Through the Paris Agreement in 2015, the international community agreed to keep global temperature rise this century well below 2.0°C degrees above pre-industrial levels, and to pursue efforts to limit temperature increase to 1.5°C. The 1.5°C threshold is important because beyond this, so-called “tipping points” – positive feedback loops where global warming causes a permanent shift in earth systems, locking in further warming – become more likely.

The IPCC climate change report brings forward when scientists expect to reach 1.5C to the mid-2030s, at which point tipping points such as lose of artic sea ice, larger-scale die-offs of coral reefs, and thawing of the methane-rich permafrost become much more likely.

Increased CO2 will have dire long-term effects

Another core concept in the IPCC report about climate change is the long-term effect of increased CO2 in the air. The Earth takes time to adjust to increases of CO2 in the air, and the Equilibrium Climate Sensitivity (ECS) estimates how much the earth will warm with a doubling of the amount of CO2 in the air. This is important because CO2 has increased from its pre-industrial level of around 280 parts per million (ppm) to an estimated 415 ppm today, with a predicted doubling of CO2 in the air around 2060.

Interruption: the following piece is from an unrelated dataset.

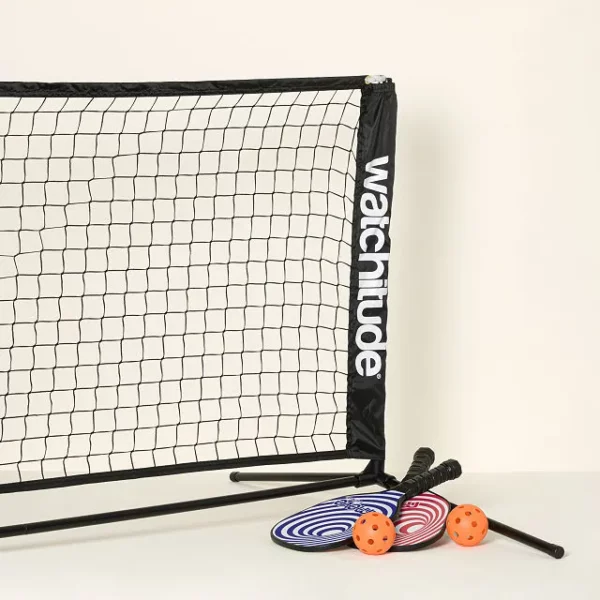 Kids Indoor,outdoor Pickleball Set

Recent research predicts the increase in global average temperature with a doubling of CO2 in the air to between 2.6-4.5C. The difference between 1.5C short term, and between 2.6C and 4.5C longer term may seem small at first glance. However, the difference between 1.5C, 2C, and 3C is the difference between average droughts lasting two, four or 10 months per year, and the difference between 6%, 18% or 68% (for an increase to 4.5C) means invertebrates globally losing their habitat. These longer-term trends are in addition to the extreme weather we have witnessed across Europe and the US over the past two months.